**RECORDS SUPPLIED:**
((

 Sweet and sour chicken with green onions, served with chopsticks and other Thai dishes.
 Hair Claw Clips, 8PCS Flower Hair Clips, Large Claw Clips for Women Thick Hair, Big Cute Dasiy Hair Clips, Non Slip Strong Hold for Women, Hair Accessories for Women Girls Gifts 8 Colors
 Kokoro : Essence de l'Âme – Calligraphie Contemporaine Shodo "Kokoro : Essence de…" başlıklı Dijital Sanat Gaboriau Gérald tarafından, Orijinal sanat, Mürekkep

))
((

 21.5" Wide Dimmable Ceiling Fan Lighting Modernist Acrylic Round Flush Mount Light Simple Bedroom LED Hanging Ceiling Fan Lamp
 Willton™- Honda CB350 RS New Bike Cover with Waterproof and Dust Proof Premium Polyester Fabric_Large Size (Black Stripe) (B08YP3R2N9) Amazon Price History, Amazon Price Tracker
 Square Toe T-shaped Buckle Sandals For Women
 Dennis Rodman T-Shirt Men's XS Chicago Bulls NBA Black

))

Using the data above, reproduce exactly the lines between those holding "Sweet and sour" and "Kokoro : Essence de l'Âme", inclusive, and no others.

**ANSWER AREA:**
 Sweet and sour chicken with green onions, served with chopsticks and other Thai dishes.
 Hair Claw Clips, 8PCS Flower Hair Clips, Large Claw Clips for Women Thick Hair, Big Cute Dasiy Hair Clips, Non Slip Strong Hold for Women, Hair Accessories for Women Girls Gifts 8 Colors
 Kokoro : Essence de l'Âme – Calligraphie Contemporaine Shodo "Kokoro : Essence de…" başlıklı Dijital Sanat Gaboriau Gérald tarafından, Orijinal sanat, Mürekkep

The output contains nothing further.